Thứ Ba, 12 tháng 6, 2012

What was HBO thinking???


HEMINGWAY & GELLHORN is so bad that if Hemingway were still alive this would have killed him. It’s hard to believe HBO could miss so badly but this is the HEAVEN’S GATE of cable.

What it’s supposed to be: a sweeping historic romance between two colorful larger-than-life characters.

What it really is: a seeping hysterical booty call between two cartoon characters.

Clive Owens plays Kevin Kline playing Cole Porter playing Ernest Hemingway. And he is Oscar worthy compared to Nicole Kidman’s performance, which wouldn’t get her cast as a walk-on in a high school play. Her take on a hard-bitten, hard drinking, bad-ass journalist Martha Gellhorn was absolutely laughable. Carol Kane would be more believable.

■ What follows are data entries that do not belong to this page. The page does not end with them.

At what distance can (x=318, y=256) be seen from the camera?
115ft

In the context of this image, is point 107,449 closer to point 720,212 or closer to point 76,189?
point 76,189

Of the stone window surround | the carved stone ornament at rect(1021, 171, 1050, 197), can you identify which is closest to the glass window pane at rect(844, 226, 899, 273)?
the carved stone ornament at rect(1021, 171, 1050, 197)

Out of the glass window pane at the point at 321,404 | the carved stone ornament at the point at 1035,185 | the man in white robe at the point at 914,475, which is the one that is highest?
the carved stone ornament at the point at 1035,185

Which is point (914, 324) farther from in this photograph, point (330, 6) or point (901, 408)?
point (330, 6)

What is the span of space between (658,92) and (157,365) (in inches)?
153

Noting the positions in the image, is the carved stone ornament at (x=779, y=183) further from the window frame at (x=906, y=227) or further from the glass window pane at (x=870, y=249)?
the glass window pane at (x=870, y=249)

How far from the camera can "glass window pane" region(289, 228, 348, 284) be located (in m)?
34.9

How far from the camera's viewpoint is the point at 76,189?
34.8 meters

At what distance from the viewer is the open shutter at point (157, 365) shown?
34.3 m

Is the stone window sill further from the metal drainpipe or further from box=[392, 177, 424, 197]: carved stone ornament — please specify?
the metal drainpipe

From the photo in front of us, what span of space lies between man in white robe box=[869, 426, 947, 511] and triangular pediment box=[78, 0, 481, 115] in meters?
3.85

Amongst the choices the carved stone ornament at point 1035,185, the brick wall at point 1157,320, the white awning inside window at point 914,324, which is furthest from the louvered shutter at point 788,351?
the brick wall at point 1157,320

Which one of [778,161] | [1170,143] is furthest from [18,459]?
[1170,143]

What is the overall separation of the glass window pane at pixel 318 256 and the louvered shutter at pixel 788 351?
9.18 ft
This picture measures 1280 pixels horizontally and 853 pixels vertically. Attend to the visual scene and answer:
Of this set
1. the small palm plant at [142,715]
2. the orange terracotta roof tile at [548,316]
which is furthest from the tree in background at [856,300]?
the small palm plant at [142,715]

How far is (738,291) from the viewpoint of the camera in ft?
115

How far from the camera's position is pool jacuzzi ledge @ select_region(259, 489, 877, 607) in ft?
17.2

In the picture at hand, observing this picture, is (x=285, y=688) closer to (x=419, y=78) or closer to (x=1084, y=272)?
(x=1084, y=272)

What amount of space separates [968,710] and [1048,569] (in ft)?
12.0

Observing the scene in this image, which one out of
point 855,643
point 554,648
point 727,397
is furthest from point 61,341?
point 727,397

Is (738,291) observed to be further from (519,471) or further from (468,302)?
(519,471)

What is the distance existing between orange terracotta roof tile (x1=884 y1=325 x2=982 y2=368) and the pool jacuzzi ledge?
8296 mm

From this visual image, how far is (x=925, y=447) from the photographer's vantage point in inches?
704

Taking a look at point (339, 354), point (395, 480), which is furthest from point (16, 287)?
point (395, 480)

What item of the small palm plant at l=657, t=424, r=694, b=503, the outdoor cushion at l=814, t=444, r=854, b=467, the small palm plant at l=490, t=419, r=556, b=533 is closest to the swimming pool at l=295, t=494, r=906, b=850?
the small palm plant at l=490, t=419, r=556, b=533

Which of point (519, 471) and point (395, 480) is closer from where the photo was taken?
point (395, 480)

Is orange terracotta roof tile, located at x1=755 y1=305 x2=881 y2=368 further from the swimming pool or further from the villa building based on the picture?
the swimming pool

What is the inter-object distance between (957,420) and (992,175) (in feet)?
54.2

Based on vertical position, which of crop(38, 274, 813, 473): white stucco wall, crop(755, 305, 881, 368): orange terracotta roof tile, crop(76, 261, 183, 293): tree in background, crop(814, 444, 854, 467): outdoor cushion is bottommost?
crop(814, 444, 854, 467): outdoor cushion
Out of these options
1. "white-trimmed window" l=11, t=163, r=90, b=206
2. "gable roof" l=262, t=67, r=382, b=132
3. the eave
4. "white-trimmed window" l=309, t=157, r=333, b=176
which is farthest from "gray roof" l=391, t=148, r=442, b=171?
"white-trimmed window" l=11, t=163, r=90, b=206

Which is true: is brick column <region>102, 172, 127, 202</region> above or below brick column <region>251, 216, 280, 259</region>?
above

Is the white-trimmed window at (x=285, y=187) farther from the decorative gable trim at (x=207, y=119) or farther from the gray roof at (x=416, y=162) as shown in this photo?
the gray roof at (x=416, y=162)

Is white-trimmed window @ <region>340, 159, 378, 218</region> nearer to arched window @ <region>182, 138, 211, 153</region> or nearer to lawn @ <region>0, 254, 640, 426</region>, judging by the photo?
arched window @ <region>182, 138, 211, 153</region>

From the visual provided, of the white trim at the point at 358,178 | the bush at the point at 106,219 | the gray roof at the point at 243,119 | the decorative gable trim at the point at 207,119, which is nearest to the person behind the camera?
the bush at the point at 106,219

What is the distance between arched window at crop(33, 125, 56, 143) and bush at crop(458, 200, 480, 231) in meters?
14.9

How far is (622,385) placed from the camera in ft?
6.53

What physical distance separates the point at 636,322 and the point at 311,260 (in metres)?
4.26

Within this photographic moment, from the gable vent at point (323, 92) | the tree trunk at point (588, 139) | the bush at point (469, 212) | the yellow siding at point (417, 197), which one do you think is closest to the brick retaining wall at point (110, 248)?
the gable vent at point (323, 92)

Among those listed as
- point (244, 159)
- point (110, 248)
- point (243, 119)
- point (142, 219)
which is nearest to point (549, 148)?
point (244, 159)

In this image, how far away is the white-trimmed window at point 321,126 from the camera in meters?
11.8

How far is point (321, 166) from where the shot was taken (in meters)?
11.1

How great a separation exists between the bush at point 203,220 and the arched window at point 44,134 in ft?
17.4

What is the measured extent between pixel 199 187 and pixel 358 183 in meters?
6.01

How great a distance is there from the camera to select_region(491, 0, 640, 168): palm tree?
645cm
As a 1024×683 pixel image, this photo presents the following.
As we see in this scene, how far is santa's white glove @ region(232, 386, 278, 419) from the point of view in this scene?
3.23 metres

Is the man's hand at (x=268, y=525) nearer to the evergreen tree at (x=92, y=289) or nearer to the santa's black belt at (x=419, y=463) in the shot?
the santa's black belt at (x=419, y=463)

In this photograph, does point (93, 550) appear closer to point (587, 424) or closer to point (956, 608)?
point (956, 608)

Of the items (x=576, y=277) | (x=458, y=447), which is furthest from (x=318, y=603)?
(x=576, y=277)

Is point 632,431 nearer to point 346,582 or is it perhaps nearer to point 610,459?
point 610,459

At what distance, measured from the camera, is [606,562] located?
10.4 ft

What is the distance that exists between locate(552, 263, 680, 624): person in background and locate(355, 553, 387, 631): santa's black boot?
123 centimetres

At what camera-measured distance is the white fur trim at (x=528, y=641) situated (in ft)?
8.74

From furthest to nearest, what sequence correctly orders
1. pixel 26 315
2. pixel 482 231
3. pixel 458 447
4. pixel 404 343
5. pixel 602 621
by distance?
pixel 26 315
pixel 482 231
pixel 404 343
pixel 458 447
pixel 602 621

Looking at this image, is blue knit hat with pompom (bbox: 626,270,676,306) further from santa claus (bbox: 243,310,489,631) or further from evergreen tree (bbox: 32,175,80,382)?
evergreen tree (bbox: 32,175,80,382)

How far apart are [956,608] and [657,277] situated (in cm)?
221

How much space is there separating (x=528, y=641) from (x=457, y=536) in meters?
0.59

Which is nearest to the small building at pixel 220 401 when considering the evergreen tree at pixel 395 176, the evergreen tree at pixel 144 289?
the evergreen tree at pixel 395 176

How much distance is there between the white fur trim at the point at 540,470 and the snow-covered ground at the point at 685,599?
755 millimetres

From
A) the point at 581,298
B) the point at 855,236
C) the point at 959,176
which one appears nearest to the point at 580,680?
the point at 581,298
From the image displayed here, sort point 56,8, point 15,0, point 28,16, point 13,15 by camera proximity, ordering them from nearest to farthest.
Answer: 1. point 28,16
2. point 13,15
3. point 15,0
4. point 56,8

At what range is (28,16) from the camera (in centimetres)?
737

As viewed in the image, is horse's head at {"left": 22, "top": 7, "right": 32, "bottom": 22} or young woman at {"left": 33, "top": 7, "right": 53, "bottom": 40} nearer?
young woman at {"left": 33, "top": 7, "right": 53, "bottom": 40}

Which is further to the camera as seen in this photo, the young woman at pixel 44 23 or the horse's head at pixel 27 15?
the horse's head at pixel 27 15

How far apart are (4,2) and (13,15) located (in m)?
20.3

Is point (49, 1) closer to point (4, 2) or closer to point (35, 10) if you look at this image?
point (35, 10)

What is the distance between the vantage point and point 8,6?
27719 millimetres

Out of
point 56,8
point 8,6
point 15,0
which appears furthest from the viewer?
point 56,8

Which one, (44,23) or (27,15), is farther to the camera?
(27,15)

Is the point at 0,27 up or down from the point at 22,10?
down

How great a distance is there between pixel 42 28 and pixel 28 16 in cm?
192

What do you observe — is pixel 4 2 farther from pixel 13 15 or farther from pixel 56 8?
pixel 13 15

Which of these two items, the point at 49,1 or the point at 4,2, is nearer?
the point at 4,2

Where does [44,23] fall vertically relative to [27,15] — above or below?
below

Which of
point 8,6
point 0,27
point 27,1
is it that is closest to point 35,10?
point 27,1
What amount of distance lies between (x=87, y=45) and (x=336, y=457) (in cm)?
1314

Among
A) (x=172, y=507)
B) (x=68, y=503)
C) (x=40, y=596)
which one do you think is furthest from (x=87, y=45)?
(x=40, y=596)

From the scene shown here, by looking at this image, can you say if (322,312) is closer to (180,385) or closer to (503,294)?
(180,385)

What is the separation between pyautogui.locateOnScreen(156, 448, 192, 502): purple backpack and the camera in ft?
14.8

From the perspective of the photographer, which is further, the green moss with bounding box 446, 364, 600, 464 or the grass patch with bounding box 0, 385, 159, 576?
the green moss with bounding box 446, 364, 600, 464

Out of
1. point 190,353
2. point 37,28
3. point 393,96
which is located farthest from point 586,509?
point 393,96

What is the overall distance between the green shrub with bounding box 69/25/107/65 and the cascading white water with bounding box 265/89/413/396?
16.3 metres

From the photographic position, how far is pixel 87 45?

Every macho bullshit cliché is included in this bomb. Papa reels in giant marlins, has a rifle collection, mounted big game, drinks out of the bottle, eats raw onions, sings rebellious anthems, plays Russian roulette, wears flak jackets, and goes off to wars. Except when he’s at the wars he just sorta hangs out. Picture Geraldo Rivera in Iraq.


Nicole doesn’t pack a gun but never goes off to the front without her trusty red lipstick.  War is Hell-ena Rubenstein. 

The turgid, sexually-charged dialogue between her and “Papa” sounds like an old script from DRAGNET. I’m telling you, there are more laughs in the first ten minutes of this movie than the entire season of WHITNEY.

Typical line of cheesy dialogue: “FOR WHOM THE BELL TOLLS is selling like ice cream in hell.”

One stylistic device they employ is blending into black-and-white. But they fade in and out of it completely at will. Forty-five times. And sometimes for good measure, they tint the color sepia. Remember how your grandma used to keep adjusting her first color TV? That’s what this was like.

Every frame of this movie is bogus. One of my favorite moments: Nicole has arrived in Spain. She’s in her hotel room, sleeping. The door bursts open and Papa storms in with three documentary filmmakers. They set the camera up at the window. We see out the window. Cut to actual newsreel footage: no less than half a million people are in the streets as troops march forth. None of this would wake her up? Later she storms beaches. Thank God the lipstick is waterproof. 

But they saved the very worst for the last. At this point the film stopped being unintentionally funny and became just jaw-droppingly atrocious. Should you make it to the end (and I doubt you will), there’s maybe the worst scene in the history of cinema. Nicole is observing the horrors of the concentration camps. Her concerned face is super-imposed over these gruesome shots and then dissolves into a skull. I just sat there flabbergasted. They didn’t really do that? They couldn’t really do that? Well… they did.


Worth noting is the supporting cast: Some terrific actors just wasted. Robert Duvall, David Strathairn (adventures in bad make up), Tony Shalhoub (no Emmy this time, Tony), Parker Posey, and Bob from BECKER.  That’s right. Bob is in it!  

What bothers me most about this astounding misfire is that it's a movie about writers. How many of them are there? They’re a hard-sell at best. We’re generally less exciting and cinematic as say Navy Seals. So when one is made and sucks it just makes it harder for the rest of us to get our movies. This is especially true in my case now that I have a new book out. A big budget film set in the swinging ‘60s about a teenage dork who draws comic books and can’t get to the beach because he can’t drive yet suddenly is no longer a slam dunk to be made. Thank you, HBO. First you give us LUCK and than this. I need a drink.